The life of somebody with BPD can often be chaotic and erratic. Sometimes this is confined to one or all of our personal relationships, other times it spills over into all areas and all relationships of our life. Our extreme and sometimes volatile reactions to seemingly minor triggers can be confusing and frightening, both for ourselves and for those around us, and it is common for us to resort to self-destruct behaviours in an attempt to deal with our overwhelming, unrelenting thoughts and feelings. 

We also tend to have a very poor sense of ‘who’ we are, and consequently suffer from feelings of emptiness and an overwhelming fear of abandonment. This fear of rejection and abandonment is ever present in BPD, which is both ironic and unfortunate, as all too often our behaviours and insecurities cause people to withdraw from us. 

Unsurprisingly, it can be very difficult for people with BPD to maintain healthy and stable relationships.

That’s the bad news. The good news – yes, there is good news! is that it is possible to learn to live with and manage borderline, so much so that we can look forward to living a happy and stable life. It is not easy, it is not a comfortable process, but it is possible. 

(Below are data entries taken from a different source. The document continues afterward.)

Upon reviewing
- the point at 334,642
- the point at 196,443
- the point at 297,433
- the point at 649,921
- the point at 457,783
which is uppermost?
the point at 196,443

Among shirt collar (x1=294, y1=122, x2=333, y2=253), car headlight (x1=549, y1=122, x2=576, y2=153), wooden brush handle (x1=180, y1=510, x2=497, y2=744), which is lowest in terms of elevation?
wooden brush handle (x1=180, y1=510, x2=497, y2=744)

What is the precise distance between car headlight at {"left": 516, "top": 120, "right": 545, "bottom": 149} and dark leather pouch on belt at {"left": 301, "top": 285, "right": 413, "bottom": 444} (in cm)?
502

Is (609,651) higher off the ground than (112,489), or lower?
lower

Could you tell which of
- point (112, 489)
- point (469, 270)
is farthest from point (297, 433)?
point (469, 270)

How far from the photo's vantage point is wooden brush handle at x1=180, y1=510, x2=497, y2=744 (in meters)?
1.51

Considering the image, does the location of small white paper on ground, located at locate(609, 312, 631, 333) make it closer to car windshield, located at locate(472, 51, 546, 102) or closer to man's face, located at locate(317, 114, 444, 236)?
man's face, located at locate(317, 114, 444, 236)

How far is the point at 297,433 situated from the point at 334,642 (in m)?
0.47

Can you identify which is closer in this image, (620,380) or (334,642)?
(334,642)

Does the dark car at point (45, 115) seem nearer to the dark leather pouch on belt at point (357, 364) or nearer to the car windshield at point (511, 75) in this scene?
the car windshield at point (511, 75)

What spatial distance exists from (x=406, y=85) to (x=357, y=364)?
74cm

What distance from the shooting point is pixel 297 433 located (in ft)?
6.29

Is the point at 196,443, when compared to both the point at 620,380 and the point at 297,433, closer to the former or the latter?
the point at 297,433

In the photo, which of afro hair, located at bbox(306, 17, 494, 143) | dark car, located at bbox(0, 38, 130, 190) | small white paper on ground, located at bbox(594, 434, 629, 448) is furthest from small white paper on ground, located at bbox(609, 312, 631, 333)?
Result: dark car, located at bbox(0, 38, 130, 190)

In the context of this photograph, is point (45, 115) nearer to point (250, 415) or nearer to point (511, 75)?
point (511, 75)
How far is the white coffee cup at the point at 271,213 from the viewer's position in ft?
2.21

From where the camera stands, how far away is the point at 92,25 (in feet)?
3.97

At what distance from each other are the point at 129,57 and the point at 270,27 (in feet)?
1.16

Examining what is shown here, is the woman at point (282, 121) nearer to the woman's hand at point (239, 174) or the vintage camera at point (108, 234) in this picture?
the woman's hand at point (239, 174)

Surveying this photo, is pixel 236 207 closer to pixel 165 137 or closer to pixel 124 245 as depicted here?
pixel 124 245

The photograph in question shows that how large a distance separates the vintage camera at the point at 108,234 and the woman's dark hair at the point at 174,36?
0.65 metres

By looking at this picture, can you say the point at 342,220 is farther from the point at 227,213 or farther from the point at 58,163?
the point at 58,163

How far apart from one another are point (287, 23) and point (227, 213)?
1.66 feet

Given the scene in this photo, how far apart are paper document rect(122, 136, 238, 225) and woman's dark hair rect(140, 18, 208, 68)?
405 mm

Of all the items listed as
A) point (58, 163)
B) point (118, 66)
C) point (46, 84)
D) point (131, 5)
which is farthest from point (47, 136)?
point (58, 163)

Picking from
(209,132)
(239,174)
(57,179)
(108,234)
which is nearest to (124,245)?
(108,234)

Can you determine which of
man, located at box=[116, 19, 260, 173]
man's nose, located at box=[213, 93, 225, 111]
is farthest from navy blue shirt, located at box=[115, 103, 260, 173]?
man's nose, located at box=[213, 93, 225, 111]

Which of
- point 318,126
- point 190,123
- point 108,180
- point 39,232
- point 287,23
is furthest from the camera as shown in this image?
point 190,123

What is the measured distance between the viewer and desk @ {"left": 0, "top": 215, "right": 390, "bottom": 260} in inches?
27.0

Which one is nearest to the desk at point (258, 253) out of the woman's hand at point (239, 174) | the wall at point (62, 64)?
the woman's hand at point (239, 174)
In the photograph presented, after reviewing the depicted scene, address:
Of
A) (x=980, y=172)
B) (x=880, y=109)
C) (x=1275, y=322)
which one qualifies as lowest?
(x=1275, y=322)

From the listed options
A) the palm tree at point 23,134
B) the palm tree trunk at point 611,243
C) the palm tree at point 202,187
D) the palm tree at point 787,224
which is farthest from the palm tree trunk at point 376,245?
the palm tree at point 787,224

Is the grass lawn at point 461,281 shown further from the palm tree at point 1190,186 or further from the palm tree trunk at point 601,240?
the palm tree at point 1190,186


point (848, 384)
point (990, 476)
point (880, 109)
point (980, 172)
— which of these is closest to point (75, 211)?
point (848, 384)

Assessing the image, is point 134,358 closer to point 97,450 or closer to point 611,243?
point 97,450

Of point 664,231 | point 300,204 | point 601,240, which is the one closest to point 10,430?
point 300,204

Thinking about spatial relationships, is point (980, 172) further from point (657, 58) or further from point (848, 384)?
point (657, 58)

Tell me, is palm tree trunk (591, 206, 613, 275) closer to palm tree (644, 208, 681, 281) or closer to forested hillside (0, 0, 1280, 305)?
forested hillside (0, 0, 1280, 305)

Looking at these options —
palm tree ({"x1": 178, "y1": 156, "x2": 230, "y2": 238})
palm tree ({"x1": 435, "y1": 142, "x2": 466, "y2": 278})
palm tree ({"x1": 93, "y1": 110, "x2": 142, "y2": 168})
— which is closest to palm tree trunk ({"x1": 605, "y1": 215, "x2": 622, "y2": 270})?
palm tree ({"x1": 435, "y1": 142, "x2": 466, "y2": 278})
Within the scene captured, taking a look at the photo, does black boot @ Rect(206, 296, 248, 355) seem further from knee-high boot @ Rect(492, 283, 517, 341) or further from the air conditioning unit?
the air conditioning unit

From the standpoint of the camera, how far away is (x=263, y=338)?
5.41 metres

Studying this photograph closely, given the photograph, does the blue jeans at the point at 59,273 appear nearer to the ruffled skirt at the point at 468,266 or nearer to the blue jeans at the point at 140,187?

For me, it helped to learn all I could about BPD and it helped for those closest to me to learn all they could too. There is no way I could have got where I’ve got without the support of my nearest and dearest, so having their understanding as well as my own was crucial. One of the first things that all parties need to understand is that it will likely be a long and rocky road, but it will definitely be worth it. 

Learning to manage BPD does not necessarily mean we will not think the thoughts that are potentially dangerous. It does not mean we don’t feel things that we don’t understand, or struggle to deal with. Managing borderline means we do everything in the power we have not to act on our impulses, despite how compelled and convinced we are that these impulses can be trusted. With the right help and support it is possible to learn how manage the unmanageable.  Resisting the impulsivity and self-destructive urges has got easier for me over time, and learning to rationalise with my internal dialogue has helped me to do this. I am not a therapist, nor can I offer professional help, but I can (and will!) tell you what has worked for me, and hopefully inspire, inform and encourage anyone who needs any of that. 

The main thing to remember is this: With the right diagnosis, the right help, a lot of support and an awful lot of hard work there is, always, hope.